■ Do this
Transcribe every one of the following lines word for word, leaving out the images.

■ Task material

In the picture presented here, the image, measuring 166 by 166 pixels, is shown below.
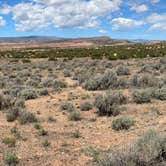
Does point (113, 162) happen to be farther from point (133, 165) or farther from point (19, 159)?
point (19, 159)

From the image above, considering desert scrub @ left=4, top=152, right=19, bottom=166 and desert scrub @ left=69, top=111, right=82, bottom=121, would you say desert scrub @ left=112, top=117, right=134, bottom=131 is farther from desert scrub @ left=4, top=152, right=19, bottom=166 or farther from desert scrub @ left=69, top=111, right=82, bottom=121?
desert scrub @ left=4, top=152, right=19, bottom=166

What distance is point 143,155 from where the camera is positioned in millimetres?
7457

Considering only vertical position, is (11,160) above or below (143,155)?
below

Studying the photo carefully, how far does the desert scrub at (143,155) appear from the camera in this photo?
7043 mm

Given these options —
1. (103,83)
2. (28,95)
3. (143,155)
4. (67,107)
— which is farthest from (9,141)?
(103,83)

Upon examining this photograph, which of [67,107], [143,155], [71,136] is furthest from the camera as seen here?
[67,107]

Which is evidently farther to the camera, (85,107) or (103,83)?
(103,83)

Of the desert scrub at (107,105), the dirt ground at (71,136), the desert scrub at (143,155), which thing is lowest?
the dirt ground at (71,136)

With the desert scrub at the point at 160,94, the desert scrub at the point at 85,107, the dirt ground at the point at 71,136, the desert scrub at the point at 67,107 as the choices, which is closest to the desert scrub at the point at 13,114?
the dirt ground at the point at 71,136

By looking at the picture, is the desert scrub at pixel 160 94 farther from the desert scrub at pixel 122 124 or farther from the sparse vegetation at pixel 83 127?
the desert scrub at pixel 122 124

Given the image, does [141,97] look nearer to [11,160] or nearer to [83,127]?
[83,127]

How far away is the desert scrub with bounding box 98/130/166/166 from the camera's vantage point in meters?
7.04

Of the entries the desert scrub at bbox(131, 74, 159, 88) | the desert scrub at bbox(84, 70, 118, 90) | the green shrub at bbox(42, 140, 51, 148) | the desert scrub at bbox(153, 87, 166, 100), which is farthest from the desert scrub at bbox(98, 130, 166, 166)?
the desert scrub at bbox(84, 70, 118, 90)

■ The response
In the picture presented here, the image, measuring 166 by 166 pixels, is shown below.
Does point (113, 162) happen to be farther from point (133, 165) or farther from point (19, 159)?
point (19, 159)

From the image above, considering desert scrub @ left=4, top=152, right=19, bottom=166 and desert scrub @ left=69, top=111, right=82, bottom=121, would you say desert scrub @ left=112, top=117, right=134, bottom=131 is farther from desert scrub @ left=4, top=152, right=19, bottom=166 or farther from desert scrub @ left=69, top=111, right=82, bottom=121?
desert scrub @ left=4, top=152, right=19, bottom=166

What distance is point 143,155 from where the camera is positioned in millimetres?
7457

Considering only vertical position, is (11,160) above or below (143,155)?
below

Studying the photo carefully, how far does the desert scrub at (143,155) appear from the camera in this photo?
7043 mm

Given these options —
1. (103,83)
2. (28,95)
3. (143,155)
4. (67,107)
— which is farthest from (9,141)?
(103,83)

Upon examining this photograph, which of [67,107], [143,155], [71,136] is furthest from the camera as seen here?
[67,107]

Which is evidently farther to the camera, (85,107) or (103,83)?
(103,83)

Of the desert scrub at (107,105), the dirt ground at (71,136), the desert scrub at (143,155), which thing is lowest?
the dirt ground at (71,136)

With the desert scrub at the point at 160,94, the desert scrub at the point at 85,107, the dirt ground at the point at 71,136, the desert scrub at the point at 67,107 as the choices, which is closest to the desert scrub at the point at 13,114?
the dirt ground at the point at 71,136

By looking at the picture, is the desert scrub at pixel 160 94 farther from the desert scrub at pixel 122 124 or farther from the sparse vegetation at pixel 83 127?
the desert scrub at pixel 122 124

Given the image, does [141,97] look nearer to [11,160] or nearer to [83,127]?
[83,127]

How far away is the desert scrub with bounding box 98/130/166/166 from the camera's vantage point in meters?
7.04

Of the entries the desert scrub at bbox(131, 74, 159, 88) | the desert scrub at bbox(84, 70, 118, 90) | the green shrub at bbox(42, 140, 51, 148) | the desert scrub at bbox(153, 87, 166, 100), which is farthest from the desert scrub at bbox(98, 130, 166, 166)?
the desert scrub at bbox(84, 70, 118, 90)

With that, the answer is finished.